It has always been the advice of Horsham District Council that uncontrolled (open) burning should not take place. This predates the current situation, and will continue to be so.
Having a bonfire is not prohibited, but it is controlled. There are good health based reasons why any materials, whether garden waste or not, should not be burnt even in largely rural areas, because of its contribution to diffuse air pollution. However, having a bonfire is not a statutory nuisance in itself; the nuisance is the emission (or likely emission) of smoke from a fire and how this affects another person’s enjoyment of their property.
Neither the number of nor absence of complaints, nor the distance from neighbours is relevant to the judgement of nuisance but may become relevant if proceedings were to follow. For cases where the fire has not yet been lit, there will be no complaints of smoke. However officers can still act if they are satisfied the scale and/or nature of materials to be burnt are likely to cause nuisance.
Garden waste, paper, or any other waste should not be burned, under any circumstances. Everyone should be mindful of their neighbours and fellow community members. The smoke and smells from bonfires can aggravate respiratory problems such as asthma and bronchitis and affect those with heart complaints and this is particularly an issue given that Coronavirus attacks the respiratory system.

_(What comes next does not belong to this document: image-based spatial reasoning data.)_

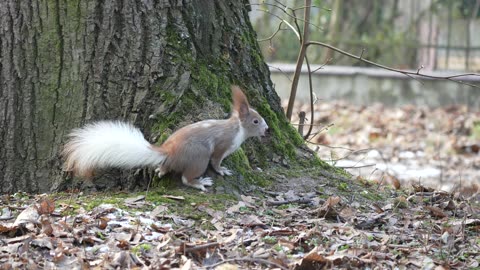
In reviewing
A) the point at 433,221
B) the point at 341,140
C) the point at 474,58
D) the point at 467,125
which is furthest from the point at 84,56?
the point at 474,58

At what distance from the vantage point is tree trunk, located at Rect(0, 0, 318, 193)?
5375mm

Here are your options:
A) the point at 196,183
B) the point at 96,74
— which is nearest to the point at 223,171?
the point at 196,183

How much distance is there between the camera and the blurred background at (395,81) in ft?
38.0

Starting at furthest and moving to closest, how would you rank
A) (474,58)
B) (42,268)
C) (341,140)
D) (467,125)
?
(474,58)
(467,125)
(341,140)
(42,268)

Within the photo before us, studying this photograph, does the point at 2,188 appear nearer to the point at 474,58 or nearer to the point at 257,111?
the point at 257,111

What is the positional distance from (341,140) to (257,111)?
6204mm

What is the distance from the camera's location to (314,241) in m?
4.50

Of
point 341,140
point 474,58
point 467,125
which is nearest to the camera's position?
point 341,140

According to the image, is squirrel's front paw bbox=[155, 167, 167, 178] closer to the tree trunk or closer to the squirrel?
the squirrel

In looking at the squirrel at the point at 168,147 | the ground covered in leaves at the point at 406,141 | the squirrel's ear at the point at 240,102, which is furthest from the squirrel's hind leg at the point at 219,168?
the ground covered in leaves at the point at 406,141

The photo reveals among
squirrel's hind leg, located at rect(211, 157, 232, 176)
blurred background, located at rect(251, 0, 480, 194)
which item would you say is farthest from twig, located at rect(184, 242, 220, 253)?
blurred background, located at rect(251, 0, 480, 194)

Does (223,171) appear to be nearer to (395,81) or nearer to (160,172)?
(160,172)

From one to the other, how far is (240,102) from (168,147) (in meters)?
0.59

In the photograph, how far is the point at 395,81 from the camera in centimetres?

The disposal of waste or other materials by burning is not the only way in which such items can be disposed of and these options should be exhausted before burning is considered. Garden waste can be composted or put into a garden waste bin for collection, alternatively keep it in a safe place until it can be taken to the tip or have it collected by a collection service. The Horsham District Council website and social media are updated regularly with kerbside collection information and general waste can continue to be put into the refuse bin.